Function: if(array_size(oid_column("1.3.6.1.4.1.9.2.1.57", 10 ,29)), oid("1.3.6.1.4.1.9.2.1.57.0", 10, 29)+1 ,"False")

Place the name of that function in the available line of your new probe. there you can check for False. Cisco_CPU_a() <> "False"

This should cause your CPU testing probe to only be installed on Cisco devices when using auto discover... Or more specifically devices that respond with a value when SNMP queries the value.

[Error line] Disclaimer :) These error lines are kind of primitive, make sure you test them. I highly recommend reading the probe thread in the dude forum to get a feel for the code.

On the error line is where all the work is done, it will be in the format of - if (oid(""), "","failed") The description of "if" (in the functions panel) is "first parameter - condition, second - returned if condition yields logical true, third - returned otherwise"

The description of the error line is "if the return string is empty the service is assumed up". This can be confusing, if you return a value other than "" the probe will be in error and you will get a notification. Remember the IF function is "if X, return Y, else return Z". When the probe is in error Z will be sent to your notification.

So on the error line put - if(oid("1.3.6.1.4.1.9.2.1.57.0"), "", "Cant read CPU") in English that would be if the oid exists return "" else return "Can't read CPU". But there is a problem, what if the CPU average is 0, well your probe will generate a notification and will be false. So use this instead. if(oid("1.3.6.1.4.1.9.2.1.57.0")<> "", "", "Cant read CPU") in English that would be ... if the oid is not equal to nothing, return true else return "Can't read CPU"

You might want to correct for a default design... the default poll times are using 30 second reads but they are negatively cached for 300 seconds. So a failed probe stays down for 5 minutes. The issue is negative cache time should be set only if there are no retries left, it is being set on the first poll. Which causes a single poll failure to cause the device to show down for that probe for a long time (relative to networks)...

Instead you can specify the cache time and negative cache time. if(oid("1.3.6.1.4.1.9.2.1.57.0",10,29)<> "", "", "Cant read CPU") if oid stuff, remember it for 10 seconds, If it fails remember that it failed for 29 seconds...

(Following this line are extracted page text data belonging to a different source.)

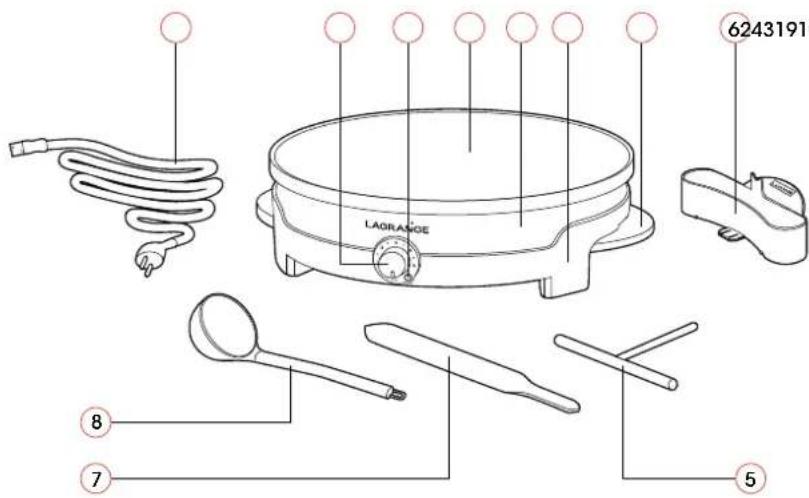 6243191

LAGRANGE

8

7

5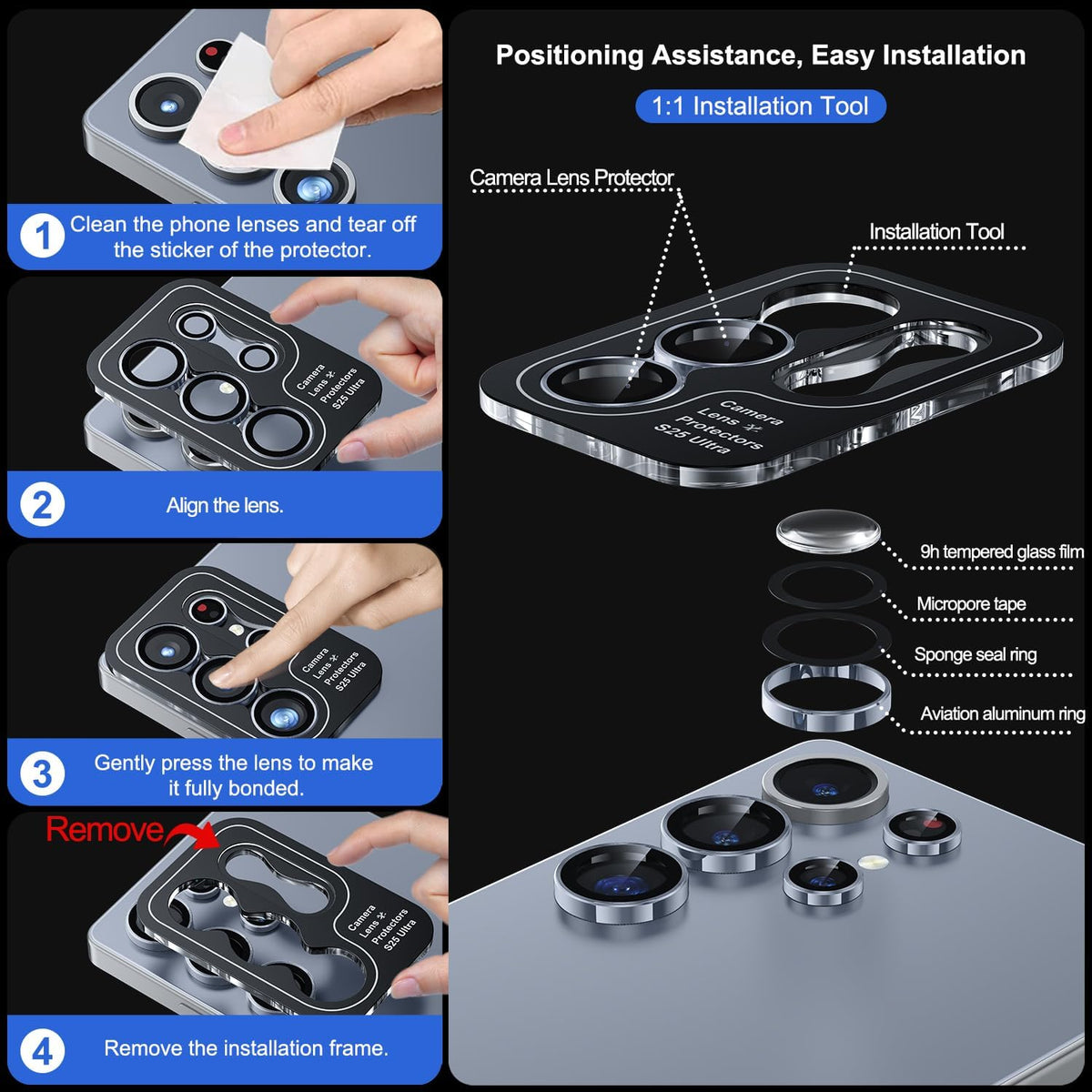 1 Clean the phone lenses and tear off the sticker of the protector.

Camera Lens Protectors S25 Ultra

2 Align the lens.

Camera Lens Protectors S25 Ultra

3 Gently press the lens to make it fully bonded.

Remove

Camera Lens Protectors S25 Ultra

4 Remove the installation frame.

Positioning Assistance, Easy Installation

1:1 Installation Tool

Camera Lens Protector

Installation Tool

Camera Lens Protectors S25 Ultra

9h tempered glass film

Micropore tape

Sponge seal ring

Aviation aluminum ring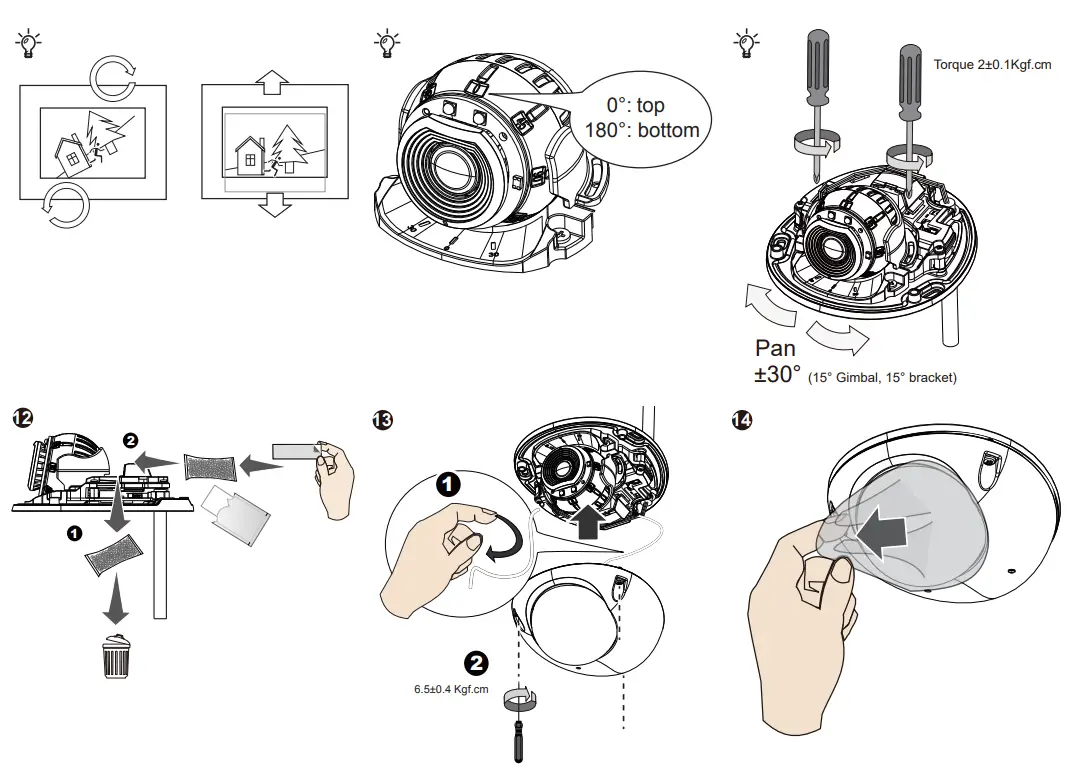 0°: top
180°: bottom

Torque 2±0.1Kgf.cm

Pan
±30° (15° Gimbal, 15° bracket)

12
2
1

13
1
2
6.5±0.4 Kgf.cm

14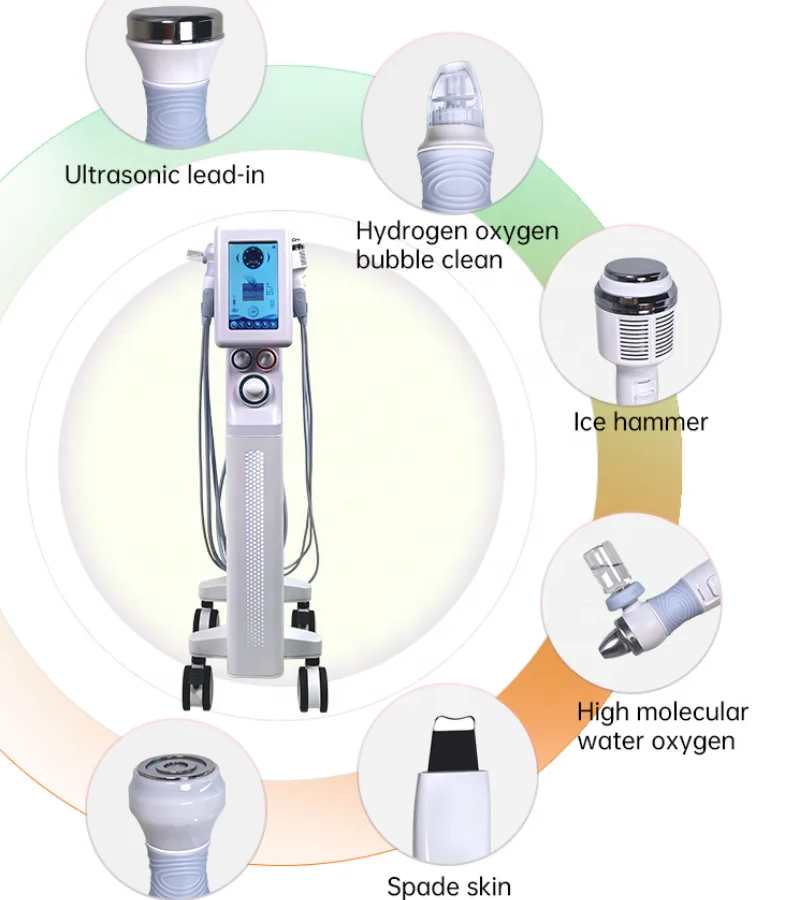 Ultrasonic lead-in

Hydrogen oxygen bubble clean

Ice hammer

High molecular water oxygen

Spade skin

Now we want to know if CPU is not nothing OR is over 95% utilization. if(or(oid("1.3.6.1.4.1.9.2.1.57.0",10,29)<>"", oid("1.3.6.1.4.1.9.2.1.57.0",10,29)<95), "","CPU Problem") Don't do code like that...

Make a function to test your oid and create a better error line - [Both function and probe credit gsandul] if(Cisco_CPU_a()<>"False",if(Cisco_CPU_a() < 60, "", concatenate("Warning: high CPU =", Cisco_CPU_a(), "%")), "Failed read")

Notice that OIDs and Functions can be used interchangeably.

Math and other logic functions can be performed here as well. Say you are reading a Negative value like RSSI but want the graph to be positive. So you can send a notification if your wireless bridge signal is too weak. if((oid("1.3.6.1.4.1.9.2.1.57.0",10,29)*-1) <85, "", "Bridge signal low") I don't think this exact line works but hopefully you get the idea.

[Value line] Now it it time to Graph. In the Value line place the OID that you want to graph. oid("1.3.6.1.4.1.9.2.1.57.0",10,29)

if your OID has a lot of precision you can round it, many things can be fixed here with values that you want to graph.

round(oid("1.3.6.1.4.1.9.2.1.57.0",10,29))

[Unit line] In the unit put % if it is percent, put ms if it is in milliseconds... All the graphs with the same Unit will be graphed on one graph.

Leave the rate to none, that is how often the probe is executed and the default polling interval will be used. (I think)

Looking around you will find built in things like [Device.name] that can be used by your own probes and functions. I don't know where there is a list of them but you can find them in various functions settings and probes.

Lebowski

Edit: removed the incriminating evidence and touched up some SNMP, MIB and OID stuff. Also many edits to facilitate ease of reading. Improved "Available" section. Improved reading a little added more detail on probes and functions. Corrected errors, bold some text.